Im Ehrenamt im Einsatz: Peter Mast (links) war zuständig für die Gestaltung der neuen Tafeln und Bernhard Kraft (rechts) förderte in langjähriger Recherchearbeit wissenswerte Details zu Tage. Foto: Zoller
Im Ehrenamt im Einsatz: Peter Mast (links) war zuständig für die Gestaltung der neuen Tafeln und Bernhard Kraft (rechts) förderte in langjähriger Recherchearbeit wissenswerte Details zu Tage. Foto: Zoller

Er berichtete über Abstimmungen in 45 Sitzungen – das Ergebnis kann sich sehen lassen: Entstanden sind 28 Informationstafeln, die mit zwei neuen orts- und waldhistorischen Erlebniswegen die Gemeinde bereichern. Die Umsetzung auf rund dreizehn Kilometern hat zwar eine Gesamtsumme von 108.000 Euro verschlungen, werde aber zu 60 Prozent vom Naturpark Schwarzwald Mitte/Nord gefördert.

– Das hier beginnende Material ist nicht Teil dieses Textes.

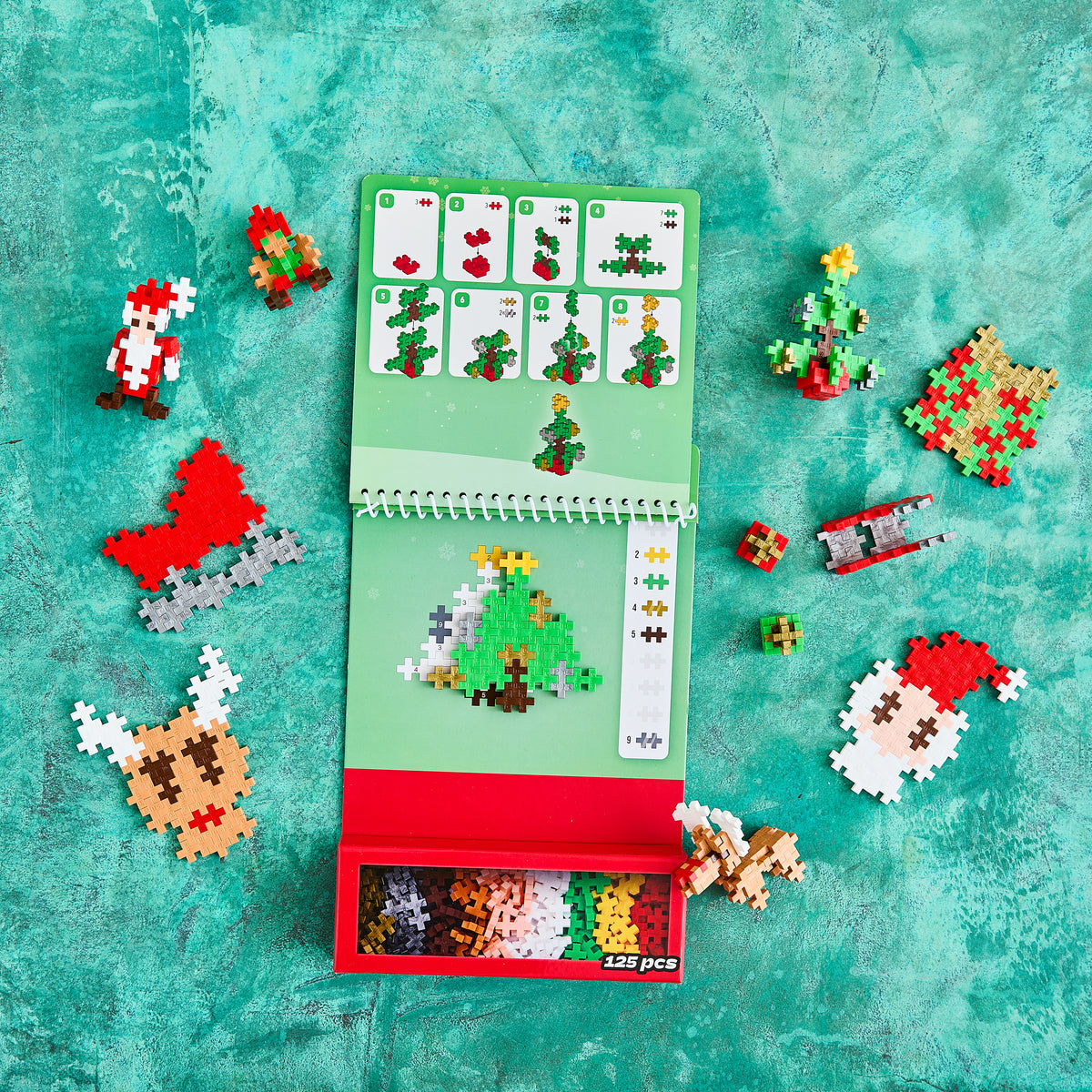 Holiday Activity Pad with Christmas tree, Santa, reindeer and sleigh builds on teal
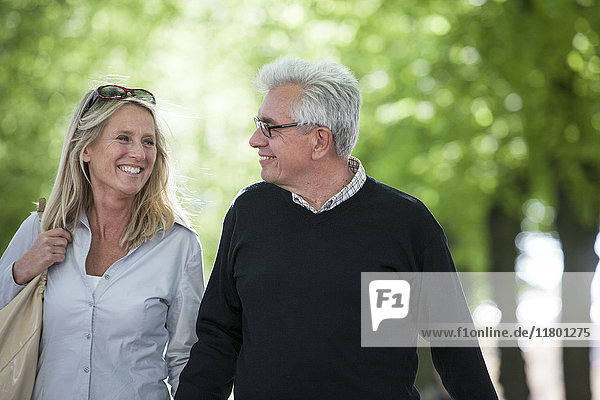 Mature couple walking in park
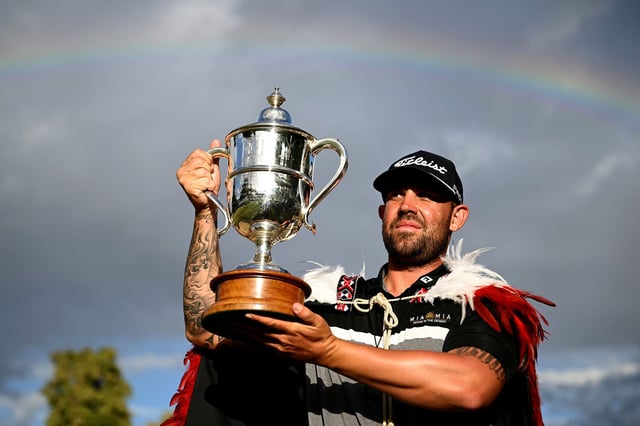 Ryan Peake of Australia celebrates with the New Zealand Open trophy after winning the 2025 New Zealand Open at Millbrook Resort on March 2, 2025 in Queenstown, New Zealand.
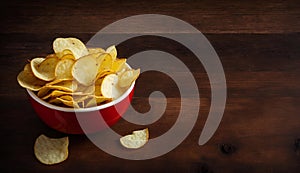 Crispy Potato Chips in Wooden Bowl on Rustic Table, Copy Space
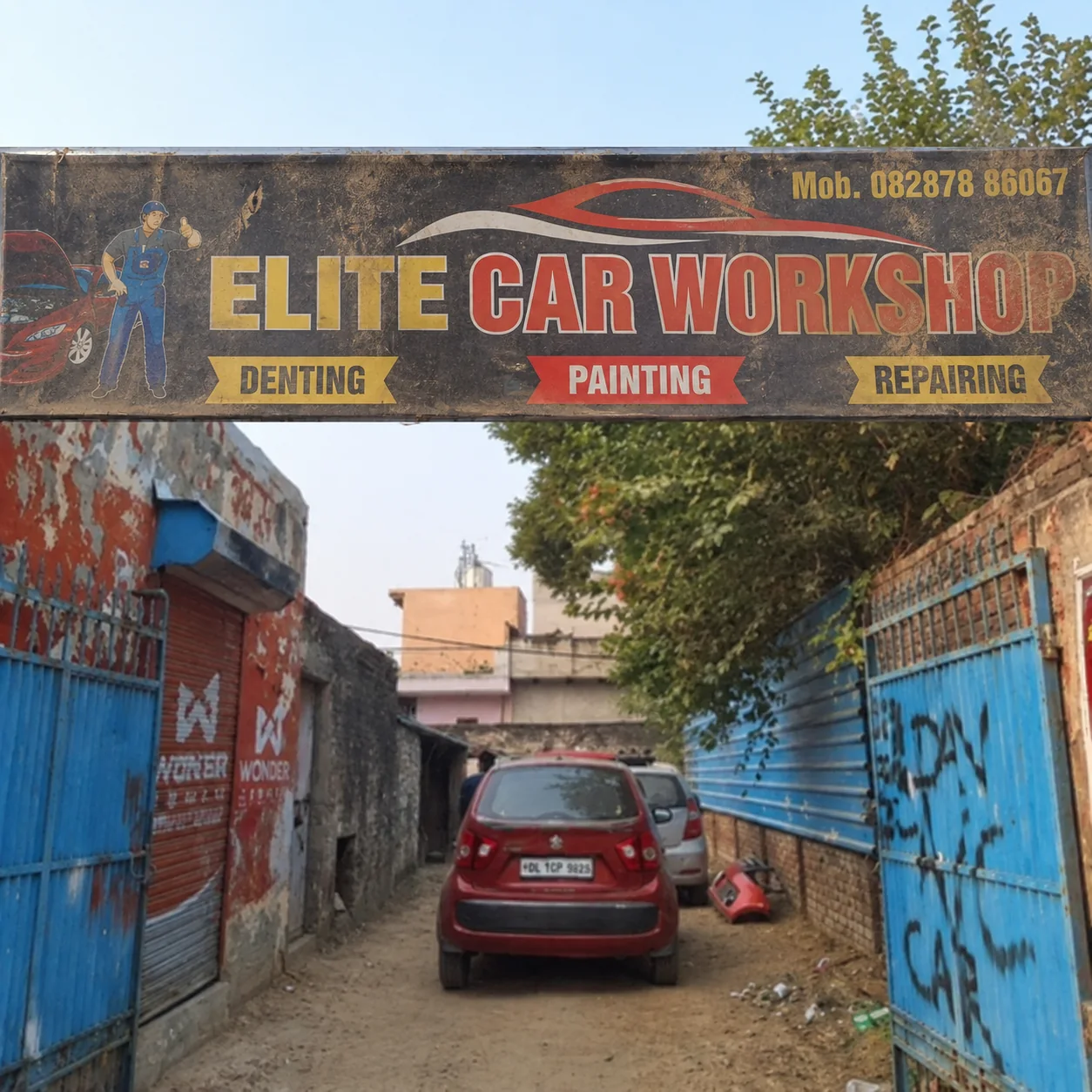 Elite Car Workshop storefront at JX6F+52P, Nanda Enclave, Block B, New Gopal Nagar, Najafgarh, Delhi, IN, 110043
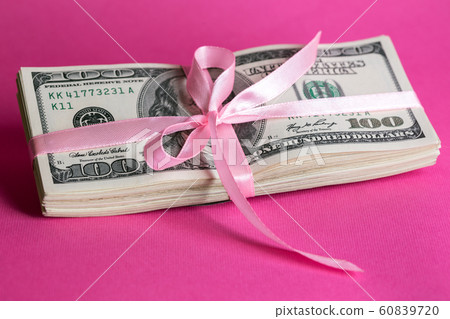 a bundle of dollars tied with a pink ribbon a bundle of dollars tied with a pink ribbon 60839720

„Das ist eine stolze Summe“, erklärt Theo Ossmann aus Dietlingen, der mit seiner Frau Sabine den sonnigen Herbsttag nutzt, um erste Eindrücke zu sammeln. „Wir hatten die Ankündigung in der Zeitung gelesen und wollten nun mehr dazu erfahren“, so der Rentner, der öfter auf den Dobel kommt. Interessiert folgt das Ehepaar den Ausführungen von Peter Mast, der zunächst über Form und Farbgebung der Tafeln berichtet, die die Umrisse der Gemeinde aufzeigen. Der ortshistorische Experte Bernhard Kraft berichtete auf dem Weg, der vom historischen Dorfzentrum am Rathaus zum Pfarrhaus führte, über die 1744 erbaute Kirche und vermittelte Wissenswertes zur Wasserversorgung auf der Höhe. „Erst 1892 wurde die Dobler Wasserversorgung aus dem Mannenbachtal gebaut, um mit sogenannten Laufbrunnen die Einwohner zu versorgen.“ Von dort aus gelangen die Wanderer an den gut ausgeschilderten Wegweisern entlang zum Brenntenwald, dem Kraft besondere Ausführungen widmete. Hier lagerten einst kaiserliche Truppen, um den Vormarsch der Franzosen nach der Französischen Revolution zu stoppen.

Moosbewachsene Quadersteine zeugen noch heute von der Schanze, die als wehrhafte Stellung zum Schutz der Soldaten diente. Ein Thema, das Anton Weber vom Dobel besonders faszinierte. Der Schüler, der gemeinsam mit seiner Schwester Marlene und seinen Eltern dabei war, ist stolz auf seine neuen Erkenntnisse: „Eine Schanze gibt es nicht nur bei Skispringern, sondern ist auch wichtig für Soldaten.“

Für Armin und Gudrun Großmüller aus Dennach, beide Gründungsmitglieder des Schwabentor Heimat- und Geschichtsvereins, waren die Ausführungen zur Besiedelungsgeschichte spannend, „da die damaligen Siedler die nur inselartig vorkommenden fruchtbaren Böden in den Wäldern ausfindig machten, um diese Hochfläche zu bewirtschaften.“ Theo Ossmann meinte abschließend, man habe viel dazugelernt – und stärkte sich dann an der von der Gemeinde ausgegebene Gulaschsuppe am Wasserturm.